Эти несуразные на земле птицы неслись по лесу так, что было непросто догнать. Они ловко подныривали под низкие ветви разлапистых елей, скакали через валежины, уворачивались от толстых стволов сосен, берез и всех прочих препятствий, в точности повторяя движения вожака. Человеческой прыти хватало лишь не отставать. Все попытки закричать, предупредить были тщетны, ибо перед мятущимся взором с большим отрывом мелькали только распушенный хвост и трехпалые лапы замыкающего журавля. Сколот мчался за ним, чудом избегая столкновения с преградами, не считая кругов, не взирая на ориентиры и незаметно для себя подключившись к ритму движения птичьего косяка.

Возможно, потому и не заметил момента, когда лес кончился и вокруг оказалось поле с кустарниками и примятой снегом прошлогодней травой. Здесь он машинально прибавил скорости – и все равно не смог догнать последнего журавля, который почему-то стал забирать в гору, хотя равнина впереди была плоской, как стол.

– Эй! – закричал Сколот, задыхаясь от встречного ветра. – Постойте!..
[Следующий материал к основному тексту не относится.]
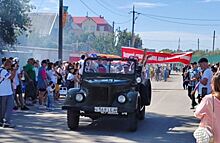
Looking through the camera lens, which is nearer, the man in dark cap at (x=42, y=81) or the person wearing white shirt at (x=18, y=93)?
the person wearing white shirt at (x=18, y=93)

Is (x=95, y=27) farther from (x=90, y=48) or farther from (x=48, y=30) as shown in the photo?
(x=90, y=48)

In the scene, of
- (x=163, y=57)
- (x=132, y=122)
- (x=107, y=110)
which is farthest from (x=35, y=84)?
(x=163, y=57)

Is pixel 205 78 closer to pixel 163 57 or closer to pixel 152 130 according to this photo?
pixel 152 130

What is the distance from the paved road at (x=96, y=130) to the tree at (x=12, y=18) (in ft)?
22.8

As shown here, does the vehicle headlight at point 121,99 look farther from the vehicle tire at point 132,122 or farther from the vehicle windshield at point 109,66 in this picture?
the vehicle windshield at point 109,66

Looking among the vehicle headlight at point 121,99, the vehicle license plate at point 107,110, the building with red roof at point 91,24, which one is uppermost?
the building with red roof at point 91,24

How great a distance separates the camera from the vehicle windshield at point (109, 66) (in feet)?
40.0

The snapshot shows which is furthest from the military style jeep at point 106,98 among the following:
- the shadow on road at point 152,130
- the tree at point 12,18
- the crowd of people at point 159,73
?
the crowd of people at point 159,73

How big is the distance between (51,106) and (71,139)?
19.7 feet

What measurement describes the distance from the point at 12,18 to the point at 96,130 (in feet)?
37.7

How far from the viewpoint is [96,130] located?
11078 mm

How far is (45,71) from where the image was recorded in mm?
15398

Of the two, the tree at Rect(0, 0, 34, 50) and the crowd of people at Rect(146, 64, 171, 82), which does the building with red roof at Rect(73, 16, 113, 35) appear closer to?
the crowd of people at Rect(146, 64, 171, 82)

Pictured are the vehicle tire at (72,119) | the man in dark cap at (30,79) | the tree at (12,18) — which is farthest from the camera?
the tree at (12,18)
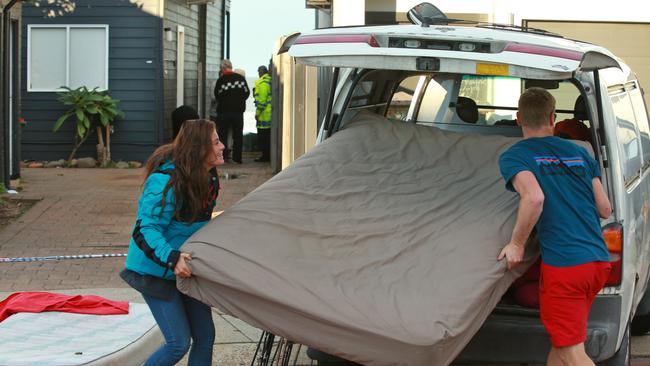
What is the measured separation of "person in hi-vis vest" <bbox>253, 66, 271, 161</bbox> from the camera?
822 inches

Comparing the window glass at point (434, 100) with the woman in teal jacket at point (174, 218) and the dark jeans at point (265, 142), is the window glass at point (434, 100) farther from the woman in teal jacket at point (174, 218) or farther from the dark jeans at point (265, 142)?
the dark jeans at point (265, 142)

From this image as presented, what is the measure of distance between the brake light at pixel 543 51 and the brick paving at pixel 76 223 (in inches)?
193

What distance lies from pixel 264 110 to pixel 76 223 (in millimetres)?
8743

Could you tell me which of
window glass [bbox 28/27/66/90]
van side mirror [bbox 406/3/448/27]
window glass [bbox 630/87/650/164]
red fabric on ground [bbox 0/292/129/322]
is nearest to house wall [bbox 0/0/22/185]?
window glass [bbox 28/27/66/90]

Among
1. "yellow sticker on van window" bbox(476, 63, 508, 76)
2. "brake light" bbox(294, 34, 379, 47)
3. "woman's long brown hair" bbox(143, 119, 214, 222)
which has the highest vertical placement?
"brake light" bbox(294, 34, 379, 47)

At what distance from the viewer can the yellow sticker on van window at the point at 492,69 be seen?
5.20 meters

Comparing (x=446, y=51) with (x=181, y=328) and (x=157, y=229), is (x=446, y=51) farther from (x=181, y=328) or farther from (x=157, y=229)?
(x=181, y=328)

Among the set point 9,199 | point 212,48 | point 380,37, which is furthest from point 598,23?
point 212,48

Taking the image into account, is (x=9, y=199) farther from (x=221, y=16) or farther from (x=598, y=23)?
(x=221, y=16)

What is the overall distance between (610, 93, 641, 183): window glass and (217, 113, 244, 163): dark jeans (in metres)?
14.0

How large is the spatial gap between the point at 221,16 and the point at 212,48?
196 centimetres

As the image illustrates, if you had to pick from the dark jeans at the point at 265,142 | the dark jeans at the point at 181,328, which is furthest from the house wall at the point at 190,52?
the dark jeans at the point at 181,328

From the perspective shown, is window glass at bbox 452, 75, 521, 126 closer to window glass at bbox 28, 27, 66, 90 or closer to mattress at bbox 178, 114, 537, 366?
mattress at bbox 178, 114, 537, 366

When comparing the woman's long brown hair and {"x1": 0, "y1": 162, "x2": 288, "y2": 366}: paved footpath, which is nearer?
the woman's long brown hair
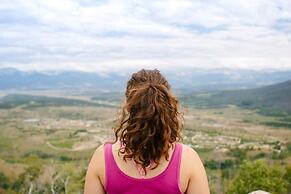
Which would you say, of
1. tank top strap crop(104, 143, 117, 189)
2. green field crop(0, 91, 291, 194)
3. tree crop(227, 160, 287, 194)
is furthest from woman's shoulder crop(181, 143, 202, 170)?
tree crop(227, 160, 287, 194)

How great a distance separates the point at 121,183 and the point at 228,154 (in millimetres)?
70966

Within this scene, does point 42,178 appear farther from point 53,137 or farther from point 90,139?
point 53,137

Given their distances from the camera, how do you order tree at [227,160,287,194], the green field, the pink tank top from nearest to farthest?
the pink tank top < tree at [227,160,287,194] < the green field

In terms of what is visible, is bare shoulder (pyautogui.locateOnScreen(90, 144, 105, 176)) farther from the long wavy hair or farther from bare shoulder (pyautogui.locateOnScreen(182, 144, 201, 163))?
bare shoulder (pyautogui.locateOnScreen(182, 144, 201, 163))

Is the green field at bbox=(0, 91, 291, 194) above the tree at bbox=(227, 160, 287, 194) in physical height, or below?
below

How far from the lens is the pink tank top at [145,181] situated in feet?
9.17

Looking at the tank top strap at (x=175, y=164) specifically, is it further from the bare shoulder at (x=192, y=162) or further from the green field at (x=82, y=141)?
the green field at (x=82, y=141)

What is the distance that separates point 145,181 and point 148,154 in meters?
0.16

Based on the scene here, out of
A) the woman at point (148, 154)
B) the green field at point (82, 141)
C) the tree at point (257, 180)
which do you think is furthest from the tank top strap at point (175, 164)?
the tree at point (257, 180)

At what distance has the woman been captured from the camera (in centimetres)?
280

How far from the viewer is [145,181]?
2.83m

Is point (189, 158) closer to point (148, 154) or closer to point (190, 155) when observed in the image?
point (190, 155)

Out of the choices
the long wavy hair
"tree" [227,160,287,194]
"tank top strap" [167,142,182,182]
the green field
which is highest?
the long wavy hair

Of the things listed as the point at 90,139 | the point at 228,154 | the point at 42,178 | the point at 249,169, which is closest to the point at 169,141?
the point at 249,169
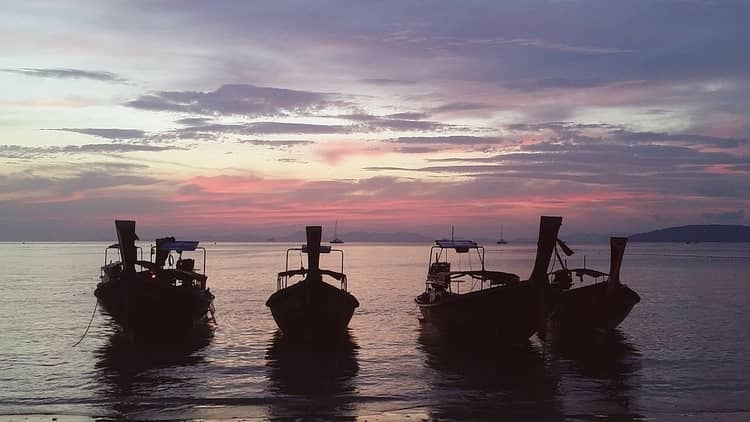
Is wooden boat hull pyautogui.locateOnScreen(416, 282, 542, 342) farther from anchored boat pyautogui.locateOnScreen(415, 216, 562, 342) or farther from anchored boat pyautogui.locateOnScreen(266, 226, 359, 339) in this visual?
anchored boat pyautogui.locateOnScreen(266, 226, 359, 339)

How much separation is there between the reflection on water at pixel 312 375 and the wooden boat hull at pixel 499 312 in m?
4.27

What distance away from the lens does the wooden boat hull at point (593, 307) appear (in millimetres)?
29281

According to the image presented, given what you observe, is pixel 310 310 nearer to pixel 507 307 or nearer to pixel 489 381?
pixel 507 307

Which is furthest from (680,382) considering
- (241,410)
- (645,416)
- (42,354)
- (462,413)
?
(42,354)

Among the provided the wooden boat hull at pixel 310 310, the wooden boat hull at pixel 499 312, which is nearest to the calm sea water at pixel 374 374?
the wooden boat hull at pixel 499 312

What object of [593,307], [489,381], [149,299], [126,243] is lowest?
[489,381]

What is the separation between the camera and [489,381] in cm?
1995

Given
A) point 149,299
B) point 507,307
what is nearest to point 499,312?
point 507,307

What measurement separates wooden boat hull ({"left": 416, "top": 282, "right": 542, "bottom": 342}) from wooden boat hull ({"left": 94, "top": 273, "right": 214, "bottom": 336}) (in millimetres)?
11022

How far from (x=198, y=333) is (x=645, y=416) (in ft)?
66.5

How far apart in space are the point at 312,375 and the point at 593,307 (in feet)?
46.3

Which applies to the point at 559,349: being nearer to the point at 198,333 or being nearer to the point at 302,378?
the point at 302,378

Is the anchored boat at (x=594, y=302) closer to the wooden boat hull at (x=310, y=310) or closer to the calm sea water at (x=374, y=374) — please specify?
the calm sea water at (x=374, y=374)

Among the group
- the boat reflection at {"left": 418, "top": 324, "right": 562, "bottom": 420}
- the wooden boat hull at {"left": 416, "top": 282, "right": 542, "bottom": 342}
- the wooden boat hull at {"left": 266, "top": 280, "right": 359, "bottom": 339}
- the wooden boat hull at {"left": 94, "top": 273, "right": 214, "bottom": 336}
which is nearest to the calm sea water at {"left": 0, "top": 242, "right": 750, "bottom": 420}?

И только тогда увидел, что журавлиный косяк давно оторвался от земли и теперь круто уходит ввысь…

8

Курортный Балчик еще не осаждали отдыхающие, поэтому Корсаков ехал с тайным предвкушением покоя и счастья – так было всегда, если удавалось вырваться на несколько дней, и еще в аэропорту Варны он перевоплощался в охотника, высматривающего «дичь», спутниц на время отдыха, которых здесь было достаточно. Они тоже высматривали себе добычу, очень легко откликались на зов, а то и сами проявляли инициативу, особенно жадные до русской загульной и широкой души немки и француженки. Однако на сей раз Корсаков путешествовал со своим тяжелым и всю дорогу кипевшим «самоваром»: после пережитых событий, состояний и чувств у агентессы началось что-то вроде наркотической ломки: часто и резко менялось настроение, сиюминутные всплески радости заканчивались слезами. Иногда казалось – всё, кризис миновал, вернулось полное осознание реальности. Но через некоторое время Роксана вдруг становилась задумчивой, пугающе грезила, сама, без всяких вопросов и намеков, вспоминала Алхимика и порывалась немедля вернуться в Москву. И пожалуй, выбрала бы момент и сбежала еще в Шереметьеве, но ее удавалось отвлечь пустяковыми детскими игрушками: сначала Марат по требованию «жены» купил забавную пластиковую обезьянку, затем красный шарик-нос на резинке, и наконец, она увидела ножницы.

– Хочу! Купи! – закапризничала. – Это очень хорошие ножницы! Ты обещал исполнить все мои мечты!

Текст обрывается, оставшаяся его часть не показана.